Einsatz von Hubschrauber und Spezialkräften
Die Beamten waren am Montagvormittag wegen eines Streits in einem Haus in Heiligenstadt alarmiert worden. Bei Eintreffen war jedoch niemand mehr vor Ort. Daraufhin leitete die Polizei eine großangelegte Suche ein: Zahlreiche Streifenwagen, ein Hubschrauber und Spezialkräfte durchkämmten die Umgebung. Die Fahndung erstreckte sich über mehrere Stunden.

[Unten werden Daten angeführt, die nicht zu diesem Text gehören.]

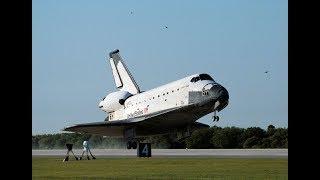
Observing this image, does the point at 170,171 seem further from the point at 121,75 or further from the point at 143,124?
the point at 121,75

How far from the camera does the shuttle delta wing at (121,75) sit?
50406 mm

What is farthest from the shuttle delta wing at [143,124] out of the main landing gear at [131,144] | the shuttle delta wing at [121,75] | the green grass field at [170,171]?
the green grass field at [170,171]

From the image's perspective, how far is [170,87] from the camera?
118ft

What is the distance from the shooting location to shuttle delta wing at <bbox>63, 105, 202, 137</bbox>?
120 ft

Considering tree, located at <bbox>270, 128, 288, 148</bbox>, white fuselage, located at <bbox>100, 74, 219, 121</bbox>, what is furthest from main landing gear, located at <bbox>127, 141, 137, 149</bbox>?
tree, located at <bbox>270, 128, 288, 148</bbox>

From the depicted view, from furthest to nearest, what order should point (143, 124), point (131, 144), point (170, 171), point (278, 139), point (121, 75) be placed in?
point (121, 75) → point (278, 139) → point (143, 124) → point (131, 144) → point (170, 171)

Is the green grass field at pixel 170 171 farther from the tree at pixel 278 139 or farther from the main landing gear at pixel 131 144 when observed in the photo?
the tree at pixel 278 139

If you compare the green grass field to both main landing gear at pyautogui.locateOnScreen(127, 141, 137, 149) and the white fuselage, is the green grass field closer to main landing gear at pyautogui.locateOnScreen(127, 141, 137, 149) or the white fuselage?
the white fuselage

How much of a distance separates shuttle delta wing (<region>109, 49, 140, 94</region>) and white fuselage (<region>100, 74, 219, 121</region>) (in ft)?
18.9

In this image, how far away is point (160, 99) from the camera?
37250mm

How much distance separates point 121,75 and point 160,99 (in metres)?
16.1

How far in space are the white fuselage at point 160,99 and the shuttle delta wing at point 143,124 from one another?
43 cm

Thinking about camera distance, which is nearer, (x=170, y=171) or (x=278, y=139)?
(x=170, y=171)

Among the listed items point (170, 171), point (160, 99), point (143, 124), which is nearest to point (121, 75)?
point (143, 124)
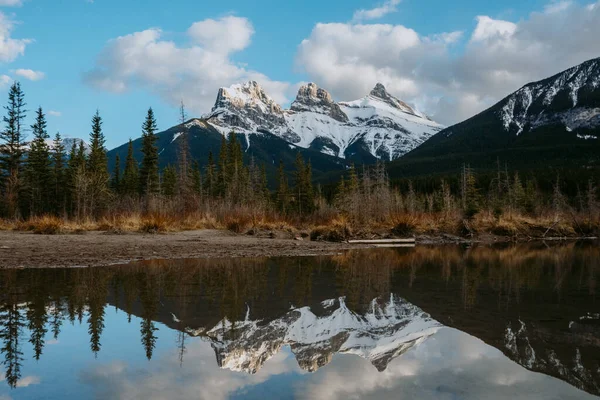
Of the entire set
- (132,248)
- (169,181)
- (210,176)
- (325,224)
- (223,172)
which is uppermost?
(223,172)

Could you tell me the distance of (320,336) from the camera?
240 inches

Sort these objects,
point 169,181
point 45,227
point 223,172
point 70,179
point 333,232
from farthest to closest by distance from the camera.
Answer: point 169,181
point 223,172
point 70,179
point 333,232
point 45,227

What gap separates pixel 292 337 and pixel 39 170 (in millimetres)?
54418

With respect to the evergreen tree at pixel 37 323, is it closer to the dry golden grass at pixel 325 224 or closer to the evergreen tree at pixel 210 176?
the dry golden grass at pixel 325 224

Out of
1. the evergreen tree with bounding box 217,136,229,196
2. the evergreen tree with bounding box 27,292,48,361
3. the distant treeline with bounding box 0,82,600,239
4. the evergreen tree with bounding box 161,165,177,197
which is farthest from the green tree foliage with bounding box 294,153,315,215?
the evergreen tree with bounding box 27,292,48,361

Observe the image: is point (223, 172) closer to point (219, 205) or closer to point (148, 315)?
point (219, 205)

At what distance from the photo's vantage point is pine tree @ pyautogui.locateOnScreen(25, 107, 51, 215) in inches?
1993

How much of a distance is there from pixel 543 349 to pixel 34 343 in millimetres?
5959

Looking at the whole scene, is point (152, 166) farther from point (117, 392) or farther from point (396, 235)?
point (117, 392)

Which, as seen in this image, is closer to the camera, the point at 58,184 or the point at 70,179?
the point at 70,179

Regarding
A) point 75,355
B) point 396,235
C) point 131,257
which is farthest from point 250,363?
point 396,235

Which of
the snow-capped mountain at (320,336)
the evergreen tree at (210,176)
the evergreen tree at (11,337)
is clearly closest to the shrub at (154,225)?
the evergreen tree at (11,337)

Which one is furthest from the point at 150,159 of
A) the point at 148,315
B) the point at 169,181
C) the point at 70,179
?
the point at 148,315

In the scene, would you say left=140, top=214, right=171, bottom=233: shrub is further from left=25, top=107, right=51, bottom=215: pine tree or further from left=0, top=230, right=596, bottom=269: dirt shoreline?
left=25, top=107, right=51, bottom=215: pine tree
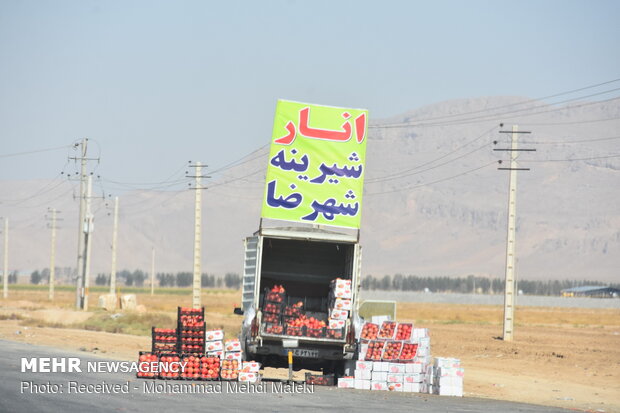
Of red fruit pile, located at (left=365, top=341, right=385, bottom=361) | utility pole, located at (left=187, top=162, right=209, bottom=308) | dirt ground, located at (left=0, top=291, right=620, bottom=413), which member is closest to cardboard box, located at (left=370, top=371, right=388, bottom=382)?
red fruit pile, located at (left=365, top=341, right=385, bottom=361)

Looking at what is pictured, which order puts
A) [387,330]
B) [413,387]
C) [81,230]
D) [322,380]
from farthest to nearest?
[81,230], [387,330], [322,380], [413,387]

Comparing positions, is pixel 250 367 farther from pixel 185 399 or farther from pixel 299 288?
pixel 185 399

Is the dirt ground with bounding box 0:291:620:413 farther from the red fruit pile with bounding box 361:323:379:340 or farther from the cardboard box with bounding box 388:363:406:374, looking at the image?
the red fruit pile with bounding box 361:323:379:340

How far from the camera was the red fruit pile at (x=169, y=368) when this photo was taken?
2405cm

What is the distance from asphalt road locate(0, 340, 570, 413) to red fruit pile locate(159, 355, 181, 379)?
21.5 inches

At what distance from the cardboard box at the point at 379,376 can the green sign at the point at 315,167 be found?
347cm

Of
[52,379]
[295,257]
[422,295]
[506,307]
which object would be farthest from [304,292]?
[422,295]

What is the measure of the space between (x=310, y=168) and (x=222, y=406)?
766 centimetres

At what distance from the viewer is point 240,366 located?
24.5 meters

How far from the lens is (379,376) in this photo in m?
24.6

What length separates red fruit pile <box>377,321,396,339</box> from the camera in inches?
995

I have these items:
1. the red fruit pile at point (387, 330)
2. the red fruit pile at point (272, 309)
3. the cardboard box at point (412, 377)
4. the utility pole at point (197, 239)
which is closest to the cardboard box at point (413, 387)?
the cardboard box at point (412, 377)

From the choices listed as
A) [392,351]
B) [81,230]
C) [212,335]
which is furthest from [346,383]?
[81,230]

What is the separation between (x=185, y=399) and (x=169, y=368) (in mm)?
4417
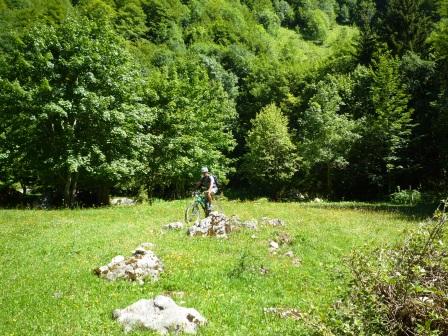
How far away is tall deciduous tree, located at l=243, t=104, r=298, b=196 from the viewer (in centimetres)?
5691

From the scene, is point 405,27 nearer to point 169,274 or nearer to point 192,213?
point 192,213

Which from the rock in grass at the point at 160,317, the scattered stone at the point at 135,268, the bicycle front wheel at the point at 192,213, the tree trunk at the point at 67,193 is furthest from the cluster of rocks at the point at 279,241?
the tree trunk at the point at 67,193

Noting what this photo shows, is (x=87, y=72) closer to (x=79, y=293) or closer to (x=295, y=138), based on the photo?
(x=79, y=293)

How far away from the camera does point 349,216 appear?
27953 millimetres

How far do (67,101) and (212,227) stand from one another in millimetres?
17983

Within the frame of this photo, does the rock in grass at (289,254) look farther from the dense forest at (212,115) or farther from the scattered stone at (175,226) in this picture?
the dense forest at (212,115)

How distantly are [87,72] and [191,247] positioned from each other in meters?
21.6

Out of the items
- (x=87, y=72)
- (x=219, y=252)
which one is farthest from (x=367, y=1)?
(x=219, y=252)

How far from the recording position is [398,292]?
26.2 ft

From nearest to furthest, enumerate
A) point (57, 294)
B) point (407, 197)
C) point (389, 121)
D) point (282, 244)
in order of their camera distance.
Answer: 1. point (57, 294)
2. point (282, 244)
3. point (407, 197)
4. point (389, 121)

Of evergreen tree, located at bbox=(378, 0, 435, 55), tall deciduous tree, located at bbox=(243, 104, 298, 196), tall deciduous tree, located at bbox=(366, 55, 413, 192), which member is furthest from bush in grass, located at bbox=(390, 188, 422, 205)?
evergreen tree, located at bbox=(378, 0, 435, 55)

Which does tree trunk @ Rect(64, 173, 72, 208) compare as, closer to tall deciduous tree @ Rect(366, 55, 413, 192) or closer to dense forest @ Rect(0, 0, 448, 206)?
dense forest @ Rect(0, 0, 448, 206)

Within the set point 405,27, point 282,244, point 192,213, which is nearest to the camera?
point 282,244

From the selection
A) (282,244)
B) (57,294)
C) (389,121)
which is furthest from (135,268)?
(389,121)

Erst später identifizierten die Einsatzkräfte das gesuchte Fahrzeug auf der Autobahn 73. Auf der Bundesstraße 22 nahe Bamberg gelang es ihnen, den Wagen zu stoppen. Die 36-Jährige wies Verletzungen auf und wurde medizinisch versorgt. Nähere Angaben zu ihrem Gesundheitszustand oder der Art der Verletzungen machte die Polizei nicht.
Offene Fragen zu den Hintergründen
Warum es zu dem Streit kam und welche Rolle der Ehemann genau spielt, ist Gegenstand der Ermittlungen. Die vorläufige Festnahme des 49-Jährigen erfolgte aufgrund des Verdachts auf häusliche Gewalt. Die Polizei betonte, dass die getrennt lebende Frau und der Mann gemeinsam mit dem Kind unterwegs waren – ob das Kind ebenfalls verletzt wurde, blieb unklar.
Die örtliche Bevölkerung zeigte sich betroffen. Heiligenstadt ist eine ländliche Gemeinde, in der solche Vorfälle selten sind. Die Polizei bittet um Hinweise aus der Bevölkerung, falls jemand Beobachtungen gemacht hat. Die Ermittlungen dauern an.